**Data listing:**
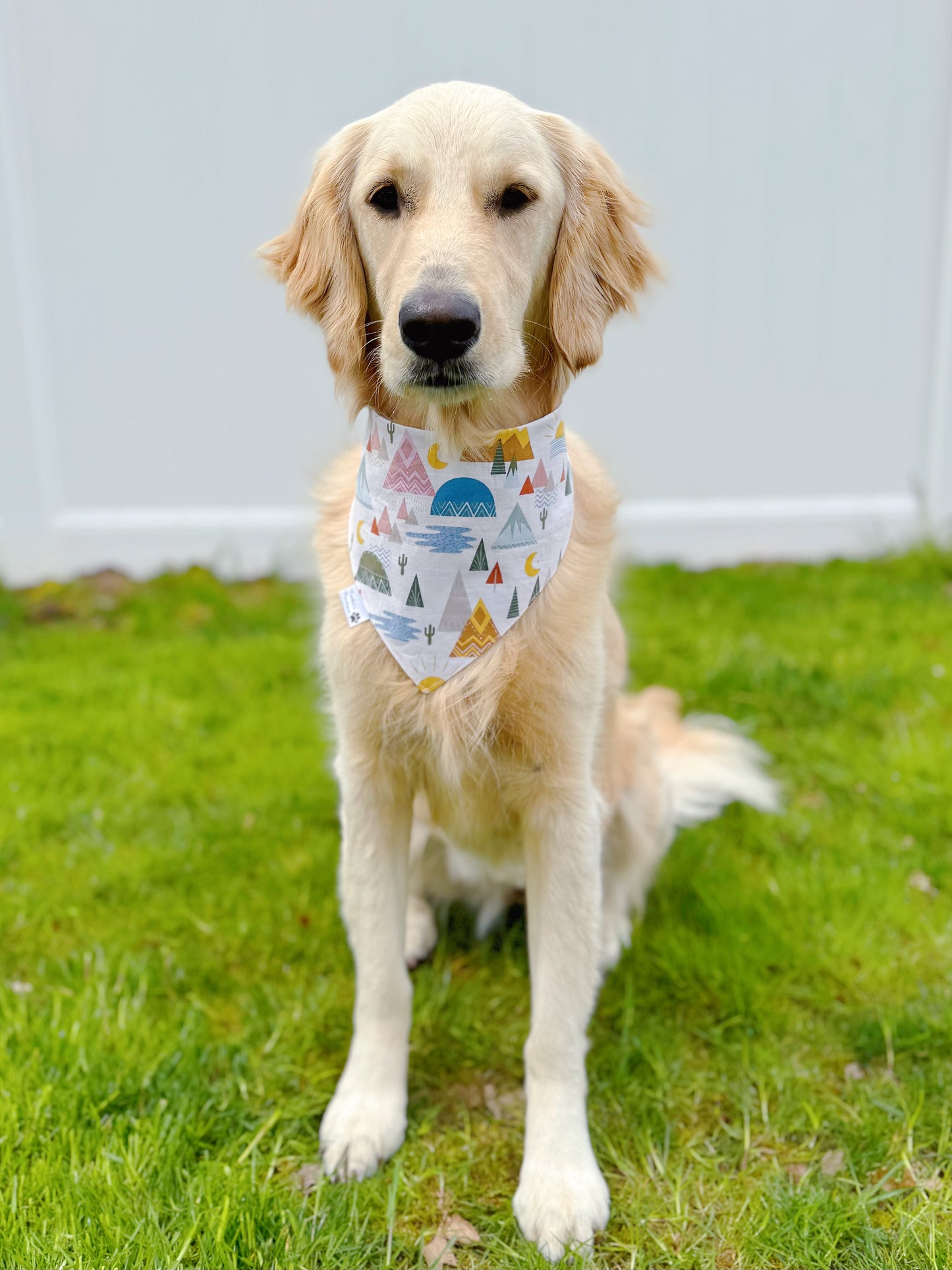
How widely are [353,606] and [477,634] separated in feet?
0.81

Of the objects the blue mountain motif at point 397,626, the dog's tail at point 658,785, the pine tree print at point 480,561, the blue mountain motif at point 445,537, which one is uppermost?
the blue mountain motif at point 445,537

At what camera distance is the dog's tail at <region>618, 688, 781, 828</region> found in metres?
3.02

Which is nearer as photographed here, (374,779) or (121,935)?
(374,779)

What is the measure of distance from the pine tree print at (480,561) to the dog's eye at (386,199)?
23.6 inches

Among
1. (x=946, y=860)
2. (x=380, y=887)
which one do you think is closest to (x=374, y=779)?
(x=380, y=887)

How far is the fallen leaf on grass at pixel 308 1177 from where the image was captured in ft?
6.42

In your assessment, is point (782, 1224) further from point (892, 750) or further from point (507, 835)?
point (892, 750)

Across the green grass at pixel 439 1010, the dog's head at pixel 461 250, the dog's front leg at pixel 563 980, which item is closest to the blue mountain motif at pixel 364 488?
the dog's head at pixel 461 250

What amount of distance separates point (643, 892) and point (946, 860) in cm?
87

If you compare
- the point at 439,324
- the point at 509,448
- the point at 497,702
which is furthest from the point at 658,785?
the point at 439,324

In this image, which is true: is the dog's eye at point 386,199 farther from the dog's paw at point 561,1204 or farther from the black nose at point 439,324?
the dog's paw at point 561,1204

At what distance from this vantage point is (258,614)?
15.5 feet

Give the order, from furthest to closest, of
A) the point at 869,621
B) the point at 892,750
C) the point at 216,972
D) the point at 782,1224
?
1. the point at 869,621
2. the point at 892,750
3. the point at 216,972
4. the point at 782,1224

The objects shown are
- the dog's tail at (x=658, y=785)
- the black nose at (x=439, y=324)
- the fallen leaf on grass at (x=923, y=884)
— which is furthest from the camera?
the fallen leaf on grass at (x=923, y=884)
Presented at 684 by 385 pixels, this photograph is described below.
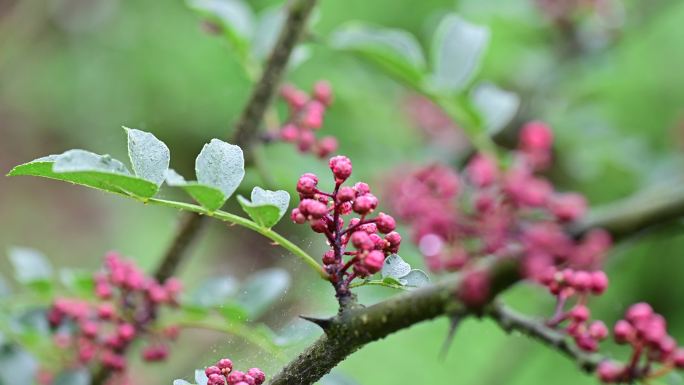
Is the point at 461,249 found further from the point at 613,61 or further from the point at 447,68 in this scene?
the point at 613,61

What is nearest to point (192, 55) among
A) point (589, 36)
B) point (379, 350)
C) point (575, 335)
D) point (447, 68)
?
point (379, 350)

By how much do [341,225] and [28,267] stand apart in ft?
2.11

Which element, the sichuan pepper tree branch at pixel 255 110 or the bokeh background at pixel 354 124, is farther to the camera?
the bokeh background at pixel 354 124

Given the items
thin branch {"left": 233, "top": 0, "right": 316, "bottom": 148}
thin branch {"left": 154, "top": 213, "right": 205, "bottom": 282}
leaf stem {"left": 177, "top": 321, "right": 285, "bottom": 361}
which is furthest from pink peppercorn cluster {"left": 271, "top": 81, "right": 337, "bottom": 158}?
leaf stem {"left": 177, "top": 321, "right": 285, "bottom": 361}

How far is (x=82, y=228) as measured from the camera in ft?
13.4

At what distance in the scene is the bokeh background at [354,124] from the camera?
5.40ft

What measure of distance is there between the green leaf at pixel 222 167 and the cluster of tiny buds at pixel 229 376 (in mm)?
126

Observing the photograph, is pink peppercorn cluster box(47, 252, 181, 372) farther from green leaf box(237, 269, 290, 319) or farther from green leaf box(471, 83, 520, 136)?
green leaf box(471, 83, 520, 136)

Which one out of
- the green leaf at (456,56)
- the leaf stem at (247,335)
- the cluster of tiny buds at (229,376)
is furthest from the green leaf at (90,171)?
the green leaf at (456,56)

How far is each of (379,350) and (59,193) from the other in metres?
2.65

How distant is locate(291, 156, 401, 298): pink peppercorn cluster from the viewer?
59 cm

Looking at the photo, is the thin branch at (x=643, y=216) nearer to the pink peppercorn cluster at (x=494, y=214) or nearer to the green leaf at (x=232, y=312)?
the pink peppercorn cluster at (x=494, y=214)

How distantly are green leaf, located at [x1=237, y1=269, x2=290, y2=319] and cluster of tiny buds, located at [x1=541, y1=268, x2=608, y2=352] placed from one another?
1.45ft

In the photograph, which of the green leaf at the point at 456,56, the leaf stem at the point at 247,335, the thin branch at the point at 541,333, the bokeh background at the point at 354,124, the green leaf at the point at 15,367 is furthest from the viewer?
the bokeh background at the point at 354,124
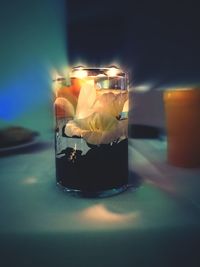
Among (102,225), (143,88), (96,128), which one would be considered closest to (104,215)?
(102,225)

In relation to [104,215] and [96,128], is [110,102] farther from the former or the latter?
[104,215]

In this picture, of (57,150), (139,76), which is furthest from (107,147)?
(139,76)

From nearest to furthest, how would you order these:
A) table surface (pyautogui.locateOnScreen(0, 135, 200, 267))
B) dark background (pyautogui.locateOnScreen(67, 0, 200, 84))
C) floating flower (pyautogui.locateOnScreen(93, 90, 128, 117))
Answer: table surface (pyautogui.locateOnScreen(0, 135, 200, 267)) → floating flower (pyautogui.locateOnScreen(93, 90, 128, 117)) → dark background (pyautogui.locateOnScreen(67, 0, 200, 84))

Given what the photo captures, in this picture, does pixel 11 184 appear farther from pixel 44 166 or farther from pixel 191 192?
pixel 191 192

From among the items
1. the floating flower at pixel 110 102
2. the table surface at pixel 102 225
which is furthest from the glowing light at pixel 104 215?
the floating flower at pixel 110 102

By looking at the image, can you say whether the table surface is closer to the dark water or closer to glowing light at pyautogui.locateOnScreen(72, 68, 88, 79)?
the dark water

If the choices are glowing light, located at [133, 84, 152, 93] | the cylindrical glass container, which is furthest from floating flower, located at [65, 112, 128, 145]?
glowing light, located at [133, 84, 152, 93]
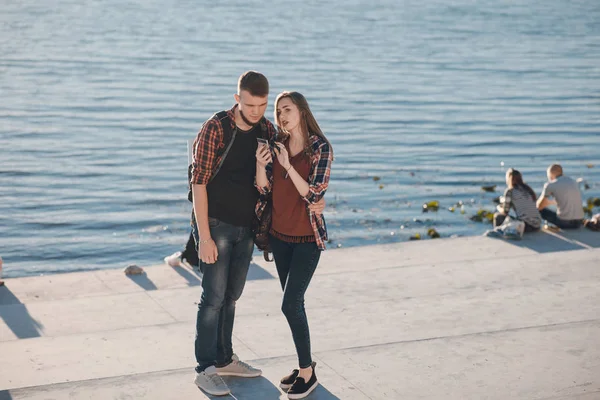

**Work required:** Write out the listing word for word, starting at the line that contains "Given what the" and continuing through the end of the listing. Leave the pictures out of your answer.

**Result:**
Given what the photo captures, in this picture, does pixel 11 184 appear farther from pixel 44 166 or farther from pixel 191 192?
pixel 191 192

From among the items
1. the floating flower at pixel 110 102
2. the table surface at pixel 102 225
which is furthest from the glowing light at pixel 104 215?
the floating flower at pixel 110 102

By looking at the image, can you say whether the table surface is closer to the dark water or closer to glowing light at pyautogui.locateOnScreen(72, 68, 88, 79)?
the dark water

If the choices are glowing light, located at [133, 84, 152, 93] | the cylindrical glass container, which is furthest from floating flower, located at [65, 112, 128, 145]?
glowing light, located at [133, 84, 152, 93]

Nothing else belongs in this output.